Basically, if I know that my connection is, say, 50mbps, I can use htb or something similar to limit the speed to 49mbps and then use SQM, priorities or whatever. This usually has to be done for upload as well, since the connection speed is slower than the interface speed (10M upload, but 100M interface). Basically, limit the speed so the queues start forming on my router (and not the ISPs equipment or the cable modem) and then manage the queues as I see fit.

Buffer bloat is usually only going to be a problem where network transitions to a slower speed.

So, if you have a 1G/100M internet connection, and your internal LAN is 100M, desirable on inbound, but will be of little use outbound.

But if your internal LAN is 1G (or higher), you will get much benefit on inbound, but desirable on outbound.
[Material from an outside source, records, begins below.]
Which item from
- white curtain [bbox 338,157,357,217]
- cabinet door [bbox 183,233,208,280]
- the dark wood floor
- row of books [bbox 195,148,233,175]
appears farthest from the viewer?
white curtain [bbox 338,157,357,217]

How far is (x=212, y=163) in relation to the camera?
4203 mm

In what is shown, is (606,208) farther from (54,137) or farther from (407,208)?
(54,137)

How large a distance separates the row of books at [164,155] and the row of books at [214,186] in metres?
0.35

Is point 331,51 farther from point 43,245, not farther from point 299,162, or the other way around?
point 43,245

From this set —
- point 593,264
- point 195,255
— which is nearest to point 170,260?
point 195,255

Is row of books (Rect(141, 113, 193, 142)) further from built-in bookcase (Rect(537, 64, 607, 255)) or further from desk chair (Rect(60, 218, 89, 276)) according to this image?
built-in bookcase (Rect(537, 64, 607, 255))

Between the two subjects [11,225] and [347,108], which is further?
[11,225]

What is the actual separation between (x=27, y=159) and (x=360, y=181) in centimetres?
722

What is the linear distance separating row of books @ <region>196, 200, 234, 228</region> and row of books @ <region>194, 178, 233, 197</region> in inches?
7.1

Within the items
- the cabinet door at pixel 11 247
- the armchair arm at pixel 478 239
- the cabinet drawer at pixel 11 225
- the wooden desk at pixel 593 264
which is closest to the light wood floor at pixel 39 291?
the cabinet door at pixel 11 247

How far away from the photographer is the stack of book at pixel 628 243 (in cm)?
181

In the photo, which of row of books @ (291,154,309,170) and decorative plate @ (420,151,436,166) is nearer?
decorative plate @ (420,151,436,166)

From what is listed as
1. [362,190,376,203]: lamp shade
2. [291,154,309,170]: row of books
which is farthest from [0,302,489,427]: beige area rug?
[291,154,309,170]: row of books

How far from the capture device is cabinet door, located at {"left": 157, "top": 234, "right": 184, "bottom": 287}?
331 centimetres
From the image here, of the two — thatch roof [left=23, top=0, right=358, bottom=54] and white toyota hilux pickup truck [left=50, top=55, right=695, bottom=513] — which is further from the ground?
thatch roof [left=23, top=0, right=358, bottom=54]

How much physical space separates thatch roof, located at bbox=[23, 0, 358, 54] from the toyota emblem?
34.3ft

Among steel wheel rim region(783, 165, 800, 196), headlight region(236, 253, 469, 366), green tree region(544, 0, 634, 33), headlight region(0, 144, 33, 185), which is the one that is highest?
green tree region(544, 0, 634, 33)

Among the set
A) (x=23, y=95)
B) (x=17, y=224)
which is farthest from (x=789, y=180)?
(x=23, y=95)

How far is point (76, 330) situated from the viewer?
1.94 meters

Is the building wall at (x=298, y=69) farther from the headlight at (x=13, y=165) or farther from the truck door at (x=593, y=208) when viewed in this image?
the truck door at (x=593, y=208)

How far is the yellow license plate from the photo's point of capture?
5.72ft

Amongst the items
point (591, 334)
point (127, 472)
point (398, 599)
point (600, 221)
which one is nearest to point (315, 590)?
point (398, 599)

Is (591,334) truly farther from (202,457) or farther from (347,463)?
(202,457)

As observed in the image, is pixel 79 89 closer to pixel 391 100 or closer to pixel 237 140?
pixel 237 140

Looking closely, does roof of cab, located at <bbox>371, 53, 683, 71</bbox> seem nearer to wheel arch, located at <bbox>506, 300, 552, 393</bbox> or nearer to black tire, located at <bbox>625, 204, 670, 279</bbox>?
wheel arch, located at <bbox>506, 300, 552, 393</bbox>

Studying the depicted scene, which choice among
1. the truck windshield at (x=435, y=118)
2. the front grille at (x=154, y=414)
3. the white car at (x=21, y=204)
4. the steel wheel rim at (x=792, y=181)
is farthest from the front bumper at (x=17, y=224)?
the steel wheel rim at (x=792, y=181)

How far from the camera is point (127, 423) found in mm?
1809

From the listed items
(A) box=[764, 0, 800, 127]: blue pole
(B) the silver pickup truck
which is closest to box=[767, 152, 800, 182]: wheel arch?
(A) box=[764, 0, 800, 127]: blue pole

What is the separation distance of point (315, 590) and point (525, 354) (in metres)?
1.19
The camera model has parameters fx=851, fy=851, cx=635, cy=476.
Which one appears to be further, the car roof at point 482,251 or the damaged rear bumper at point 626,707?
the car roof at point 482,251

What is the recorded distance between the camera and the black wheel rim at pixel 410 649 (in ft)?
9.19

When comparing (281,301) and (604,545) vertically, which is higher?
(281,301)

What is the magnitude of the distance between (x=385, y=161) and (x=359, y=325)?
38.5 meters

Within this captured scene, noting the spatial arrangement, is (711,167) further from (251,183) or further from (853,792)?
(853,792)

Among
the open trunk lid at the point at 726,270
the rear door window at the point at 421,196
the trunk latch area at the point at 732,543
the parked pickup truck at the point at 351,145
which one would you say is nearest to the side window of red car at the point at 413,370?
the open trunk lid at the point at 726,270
Note: This is only in the context of buffer bloat, there are many other reasons for using Traffic Shaping/QOS/Queue management.

:grinning_face:. We use to build routers for dial up connections. 14.4k…. Traffic shaping with traffic control, SFQ, Iptables.

Yes, but you can artificially move that spot to have better queue management. For example, let’s say the LAN connection to the cable modem is 1G, but the actual uplink is 100M down and 10M up.

That means, the queues will be forming on the cable modem (upload) and on the CMTS (download). I do not have control on the queues in either device.

So, what I can do is to limit the upload on my router to 9.9M and download to 99M. Now the upload speed goes something like this: LAN - 1G - router - 9.9M - cable modem - 10M - ISP. Download will go something like this Internet - 10G - CMTS - 100M - cable modem - 1G router - 99M - LAN

This will make upload queue to form on my router. The download queue will mostly form on my router as well, though not fully, but that’s the best I can do.

Then I can run any QoS or queue management on my router.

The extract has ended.